It was a great feeling to swing the pack onto my back after being at the post office. It felt remarkably light after sending off about 13kg to Santiago. I've listened to debate over the past five days amongst other pilgrims about the ideal weight to carry. The general consensus is no more than 10kg, and to think I've been carrying two and a half times that since Rome. I should now be down to around 12kg, about the same I've carried on my last three Caminos. As I walked out of the post office I had this feeling of elation like a great burden, both literal and metaphorical, had been lifted from my shoulders. I wanted to celebrate. I expressed my elation by going to the supermarket, buying some fresh food and finding a seat to sit and to eat it. (At the end of my walk I will say something about the meaning I've ascribed to the weight I've been carrying.)

It's been a short walk today, just 10km. As was the case today, on no day can you escape a steep climb or descent. Bilbao is located in a deep valley. Coming into this city, with a population of around 350,000, from so high up affords panoramic views from north to south. After enter from the east I stopped at one of the churches, which I think has cathedral status, to find a service going on. I didn't stay long but long enough to marvel at the giant sandstone columns and the amount of gold adorning the altar area. Spanish churches often reflect the past wealth of the district in which they are located by the adornments within the churches. The use of gold
has been the most favoured way to express that wealth.

After the church it was a descent of about 200 steps to get to the floor of the valley and reach the old section of the city. My first intention was to find the albergue and then a post office, but along the way to the albergue I enquired of a postman and he gave me excellent directions to the post office. Excellent directions means I had no trouble finding it, which isn't always the case when I'm looking for something. Post offices are usually in out of the way locations. It transpired that the albergue is on the outskirts of the city, but on the path I have to take tomorrow.

All albergues have lights out, be silent, and lock the doors rules. Ten pm is usual. If you're not back inside by the nominated time you get locked out. I haven't heard of anyone being locked out. Everyone is too tired to be out late. They just want to shower, eat and get to sleep.

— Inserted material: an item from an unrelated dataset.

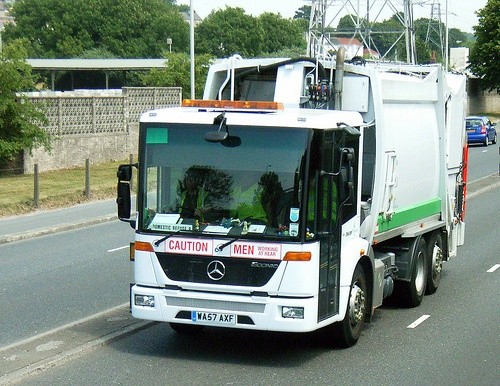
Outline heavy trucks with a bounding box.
[116,39,468,348]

I've worked out a schedule for the balance of my walk. I should be in Santiago on the 7 August. On some days between now and then I don't walk far but I've taken into account the type of country I have to cross, the fact that my body is getting tired after three months on the road, and that I've walked in excess of 1,800km. It's important to me that I acknowledge and accept my limitations on this journey. The ego must always take a back seat, or not get a seat at all.